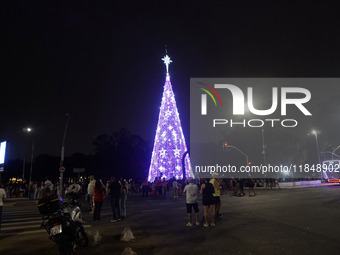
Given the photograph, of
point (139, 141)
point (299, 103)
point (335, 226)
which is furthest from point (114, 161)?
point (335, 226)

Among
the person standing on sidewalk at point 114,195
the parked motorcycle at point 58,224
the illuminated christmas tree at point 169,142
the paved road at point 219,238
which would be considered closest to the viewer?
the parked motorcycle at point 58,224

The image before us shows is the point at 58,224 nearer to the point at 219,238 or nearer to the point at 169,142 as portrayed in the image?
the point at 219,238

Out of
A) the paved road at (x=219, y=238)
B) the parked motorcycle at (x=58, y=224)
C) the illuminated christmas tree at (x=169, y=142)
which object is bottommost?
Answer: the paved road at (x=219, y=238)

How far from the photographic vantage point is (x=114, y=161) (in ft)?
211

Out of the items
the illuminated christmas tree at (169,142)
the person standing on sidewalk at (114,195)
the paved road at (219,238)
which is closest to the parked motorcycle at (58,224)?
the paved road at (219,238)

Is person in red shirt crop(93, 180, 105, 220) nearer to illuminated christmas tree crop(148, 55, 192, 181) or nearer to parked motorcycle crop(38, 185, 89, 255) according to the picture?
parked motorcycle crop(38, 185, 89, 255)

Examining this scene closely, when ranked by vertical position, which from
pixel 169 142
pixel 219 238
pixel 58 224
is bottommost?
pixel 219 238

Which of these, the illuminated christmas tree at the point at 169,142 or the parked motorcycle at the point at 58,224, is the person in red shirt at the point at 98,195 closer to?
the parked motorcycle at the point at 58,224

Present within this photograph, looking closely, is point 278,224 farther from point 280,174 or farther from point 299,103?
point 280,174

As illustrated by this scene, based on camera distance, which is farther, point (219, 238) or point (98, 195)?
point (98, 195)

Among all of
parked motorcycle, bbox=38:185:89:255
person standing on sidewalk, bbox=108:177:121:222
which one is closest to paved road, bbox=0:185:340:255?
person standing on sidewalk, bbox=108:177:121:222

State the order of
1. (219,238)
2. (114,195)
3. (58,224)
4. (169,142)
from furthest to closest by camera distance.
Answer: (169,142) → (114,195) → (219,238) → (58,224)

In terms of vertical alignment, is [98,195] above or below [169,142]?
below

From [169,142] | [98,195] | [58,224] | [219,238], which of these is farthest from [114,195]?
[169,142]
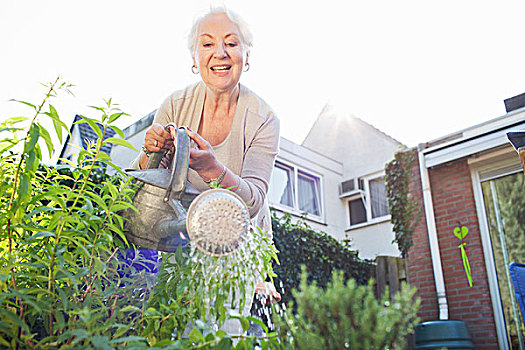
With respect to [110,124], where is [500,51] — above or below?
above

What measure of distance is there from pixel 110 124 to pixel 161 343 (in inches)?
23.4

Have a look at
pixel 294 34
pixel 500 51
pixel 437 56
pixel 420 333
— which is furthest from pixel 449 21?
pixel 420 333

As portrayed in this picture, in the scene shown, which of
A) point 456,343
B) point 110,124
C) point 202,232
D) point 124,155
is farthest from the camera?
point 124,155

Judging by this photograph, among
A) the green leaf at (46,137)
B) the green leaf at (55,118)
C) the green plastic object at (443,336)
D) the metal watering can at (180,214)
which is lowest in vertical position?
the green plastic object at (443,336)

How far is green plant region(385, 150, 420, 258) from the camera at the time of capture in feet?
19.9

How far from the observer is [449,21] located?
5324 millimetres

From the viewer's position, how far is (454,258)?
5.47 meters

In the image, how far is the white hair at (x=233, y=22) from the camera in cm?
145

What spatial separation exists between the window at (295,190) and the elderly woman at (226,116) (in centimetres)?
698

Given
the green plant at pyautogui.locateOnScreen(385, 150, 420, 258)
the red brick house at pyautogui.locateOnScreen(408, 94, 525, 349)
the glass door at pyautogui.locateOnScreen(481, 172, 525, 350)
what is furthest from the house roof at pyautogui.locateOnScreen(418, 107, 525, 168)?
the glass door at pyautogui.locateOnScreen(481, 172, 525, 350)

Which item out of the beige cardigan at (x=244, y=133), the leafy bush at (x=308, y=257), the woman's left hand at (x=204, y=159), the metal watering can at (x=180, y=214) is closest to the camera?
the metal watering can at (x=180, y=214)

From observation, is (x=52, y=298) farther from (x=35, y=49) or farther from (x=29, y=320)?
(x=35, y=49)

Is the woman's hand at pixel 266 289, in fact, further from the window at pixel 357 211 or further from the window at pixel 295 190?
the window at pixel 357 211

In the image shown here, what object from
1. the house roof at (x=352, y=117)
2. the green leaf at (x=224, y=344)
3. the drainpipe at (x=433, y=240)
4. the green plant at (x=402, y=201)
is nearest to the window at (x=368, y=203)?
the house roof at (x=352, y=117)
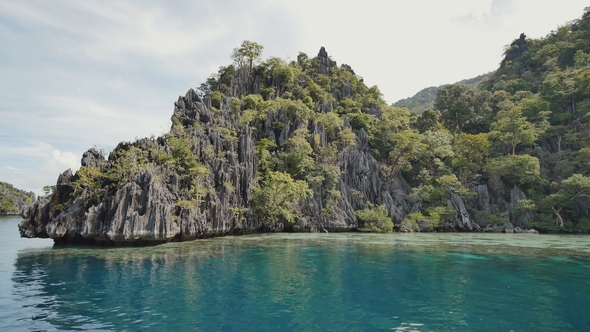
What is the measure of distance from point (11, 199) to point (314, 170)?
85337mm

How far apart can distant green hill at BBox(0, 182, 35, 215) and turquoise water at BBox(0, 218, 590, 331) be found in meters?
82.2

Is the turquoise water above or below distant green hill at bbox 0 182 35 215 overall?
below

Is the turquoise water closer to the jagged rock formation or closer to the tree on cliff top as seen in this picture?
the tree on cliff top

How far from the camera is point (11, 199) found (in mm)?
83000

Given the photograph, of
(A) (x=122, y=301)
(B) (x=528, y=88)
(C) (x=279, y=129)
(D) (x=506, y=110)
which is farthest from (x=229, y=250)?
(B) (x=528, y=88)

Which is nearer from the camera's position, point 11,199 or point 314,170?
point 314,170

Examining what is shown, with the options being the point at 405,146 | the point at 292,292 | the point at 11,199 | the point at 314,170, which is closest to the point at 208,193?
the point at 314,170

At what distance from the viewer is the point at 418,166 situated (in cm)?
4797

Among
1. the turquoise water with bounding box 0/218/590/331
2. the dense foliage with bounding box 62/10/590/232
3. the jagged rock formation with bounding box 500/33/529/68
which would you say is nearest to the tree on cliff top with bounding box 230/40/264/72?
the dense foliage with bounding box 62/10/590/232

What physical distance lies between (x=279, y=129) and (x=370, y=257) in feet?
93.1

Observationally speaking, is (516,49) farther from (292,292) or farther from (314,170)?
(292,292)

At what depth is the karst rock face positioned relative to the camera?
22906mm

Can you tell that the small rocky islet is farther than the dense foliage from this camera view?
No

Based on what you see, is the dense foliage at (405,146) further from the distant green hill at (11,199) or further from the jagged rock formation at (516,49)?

__SET EXERCISE__
Please copy out all of the data above word for word, but leave the pictures out.

__OUTPUT OF THE EXERCISE__
Given the photograph, of
point (139, 141)
point (299, 103)
point (335, 226)
which is furthest from point (114, 161)?
point (335, 226)

Among
the person standing on sidewalk at point 114,195
the parked motorcycle at point 58,224
the illuminated christmas tree at point 169,142
the paved road at point 219,238
which would be considered closest to the viewer?
the parked motorcycle at point 58,224

The image before us shows is the point at 58,224 nearer to the point at 219,238 or nearer to the point at 169,142 as portrayed in the image?
the point at 219,238

Out of
A) the paved road at (x=219, y=238)
B) the parked motorcycle at (x=58, y=224)
C) the illuminated christmas tree at (x=169, y=142)
which object is bottommost?
Answer: the paved road at (x=219, y=238)

How far from the photographic vantage point is (x=114, y=161) (in ft)?
211

Out of the items
the illuminated christmas tree at (169,142)
the person standing on sidewalk at (114,195)
the paved road at (219,238)
which is closest to the parked motorcycle at (58,224)?
the paved road at (219,238)

Is person in red shirt crop(93, 180, 105, 220) nearer to illuminated christmas tree crop(148, 55, 192, 181) or nearer to parked motorcycle crop(38, 185, 89, 255) according to the picture?
parked motorcycle crop(38, 185, 89, 255)

Examining this scene closely, when ranked by vertical position, which from
pixel 169 142
pixel 219 238
pixel 58 224
is bottommost?
pixel 219 238

Which of these, the illuminated christmas tree at the point at 169,142 or the parked motorcycle at the point at 58,224, is the person in red shirt at the point at 98,195 closer to?
the parked motorcycle at the point at 58,224

Present within this photograph, looking closely, is point 278,224 farther from point 280,174 or farther from point 299,103?
point 280,174

As illustrated by this scene, based on camera distance, which is farther, point (219, 238) or point (98, 195)?
point (98, 195)

Among all of
parked motorcycle, bbox=38:185:89:255
person standing on sidewalk, bbox=108:177:121:222
which one is closest to paved road, bbox=0:185:340:255?
person standing on sidewalk, bbox=108:177:121:222

State the order of
1. (219,238)
2. (114,195)
3. (58,224)
4. (169,142)
from furthest to closest by camera distance.
Answer: (169,142) → (114,195) → (219,238) → (58,224)

In terms of vertical alignment, is [98,195] above or below [169,142]?
below

From [169,142] | [98,195] | [58,224] | [219,238], which of these is farthest from [114,195]?
[169,142]
With respect to [110,124], where is [500,51] — above or below?
above

What measure of distance is there from pixel 110 124 to pixel 161 343 (in inches)?
23.4

Have a look at
pixel 294 34
pixel 500 51
pixel 437 56
pixel 420 333
— which is furthest from pixel 449 21?
pixel 420 333

As portrayed in this picture, in the scene shown, which of
A) point 456,343
B) point 110,124
C) point 202,232
D) point 124,155
is farthest from the camera?
point 124,155

Judging by this photograph, among
A) the green leaf at (46,137)
B) the green leaf at (55,118)
C) the green plastic object at (443,336)
D) the metal watering can at (180,214)
which is lowest in vertical position?
the green plastic object at (443,336)

How far is green plant region(385, 150, 420, 258) from the camera at the time of capture in feet?
19.9

How far from the observer is [449,21] located?
5324 millimetres

From the viewer's position, how far is (454,258)?
5.47 meters

In the image, how far is the white hair at (x=233, y=22) from the camera in cm?
145

What spatial separation exists between the window at (295,190) and the elderly woman at (226,116) (in centimetres)?
698

Given
the green plant at pyautogui.locateOnScreen(385, 150, 420, 258)
the red brick house at pyautogui.locateOnScreen(408, 94, 525, 349)
the glass door at pyautogui.locateOnScreen(481, 172, 525, 350)
what is furthest from the house roof at pyautogui.locateOnScreen(418, 107, 525, 168)?
the glass door at pyautogui.locateOnScreen(481, 172, 525, 350)

Which item out of the beige cardigan at (x=244, y=133), the leafy bush at (x=308, y=257), the woman's left hand at (x=204, y=159), the metal watering can at (x=180, y=214) is closest to the camera?
the metal watering can at (x=180, y=214)

From observation, is (x=52, y=298) farther from (x=35, y=49) or farther from (x=29, y=320)?
(x=35, y=49)

Is the woman's hand at pixel 266 289, in fact, further from the window at pixel 357 211 or further from the window at pixel 295 190?
the window at pixel 357 211

In the image shown here, what object from
1. the house roof at (x=352, y=117)
2. the green leaf at (x=224, y=344)
3. the drainpipe at (x=433, y=240)
4. the green plant at (x=402, y=201)
is nearest to the window at (x=368, y=203)?
the house roof at (x=352, y=117)
What is the measure of distance from point (11, 199) to point (314, 170)?
85337mm

How far apart can distant green hill at BBox(0, 182, 35, 215) and turquoise water at BBox(0, 218, 590, 331) be found in meters?
82.2

Is the turquoise water above or below distant green hill at bbox 0 182 35 215 overall?
below

Is the turquoise water closer to the jagged rock formation or closer to the tree on cliff top as seen in this picture?
the tree on cliff top

How far from the camera is point (11, 199) found (in mm)?
83000

Given the photograph, of
(A) (x=122, y=301)
(B) (x=528, y=88)
(C) (x=279, y=129)
(D) (x=506, y=110)
which is farthest from (x=229, y=250)?
(B) (x=528, y=88)

Which is nearer from the camera's position, point 11,199 or point 314,170?
point 314,170

Examining what is shown, with the options being the point at 405,146 | the point at 292,292 | the point at 11,199 | the point at 314,170, which is closest to the point at 208,193?
the point at 314,170

At what distance from the viewer is the point at 418,166 situated (in cm)?
4797

Among
1. the turquoise water with bounding box 0/218/590/331
2. the dense foliage with bounding box 62/10/590/232
3. the jagged rock formation with bounding box 500/33/529/68
which would you say is nearest to the tree on cliff top with bounding box 230/40/264/72?
the dense foliage with bounding box 62/10/590/232

What physical distance lies between (x=279, y=129) and (x=370, y=257) in feet?
93.1

Observationally speaking, is (516,49) farther from (292,292) or farther from (314,170)?
(292,292)

At what depth is the karst rock face positioned relative to the camera?
22906mm

Can you tell that the small rocky islet is farther than the dense foliage from this camera view?
No

Based on what you see, is the dense foliage at (405,146) further from the distant green hill at (11,199) or further from the jagged rock formation at (516,49)?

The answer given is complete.